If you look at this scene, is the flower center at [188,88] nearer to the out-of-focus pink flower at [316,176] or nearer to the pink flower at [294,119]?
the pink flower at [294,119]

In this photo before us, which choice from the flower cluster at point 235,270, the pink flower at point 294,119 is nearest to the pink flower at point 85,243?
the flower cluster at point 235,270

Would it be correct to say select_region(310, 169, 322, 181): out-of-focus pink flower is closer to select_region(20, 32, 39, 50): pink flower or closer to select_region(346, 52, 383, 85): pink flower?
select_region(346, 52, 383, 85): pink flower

--

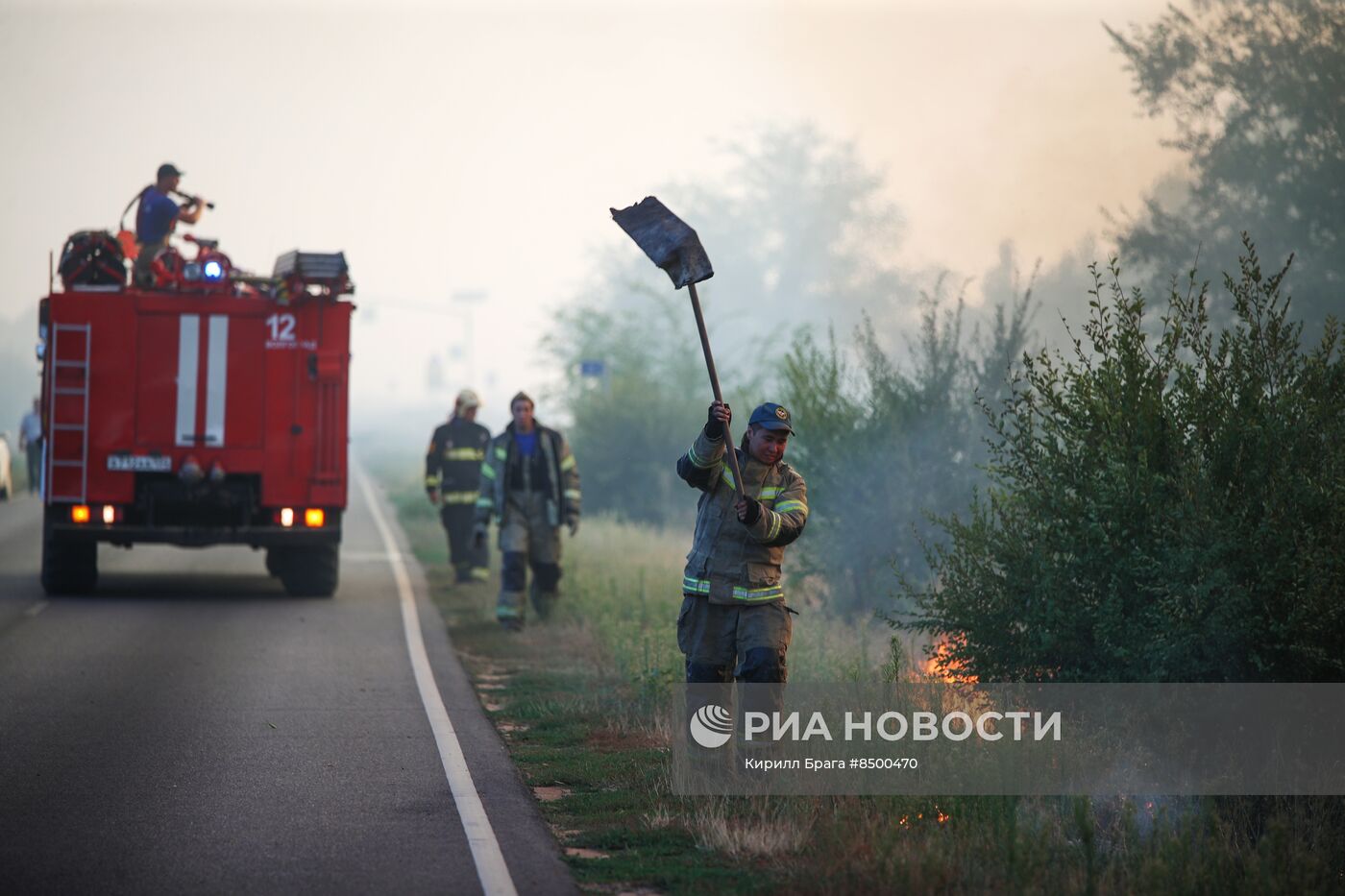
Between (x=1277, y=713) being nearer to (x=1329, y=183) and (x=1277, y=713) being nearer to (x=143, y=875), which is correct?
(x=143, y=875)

Instructions to follow –
Please locate every line in the listing above that contains the word "this", and copy each of those lines in full.

Exercise solution –
If you look at this scene, is the flower center at [188,88] nearer to the out-of-focus pink flower at [316,176] or nearer to the pink flower at [294,119]?
In this photo before us, which choice from the flower cluster at point 235,270, the pink flower at point 294,119 is nearest to the pink flower at point 85,243?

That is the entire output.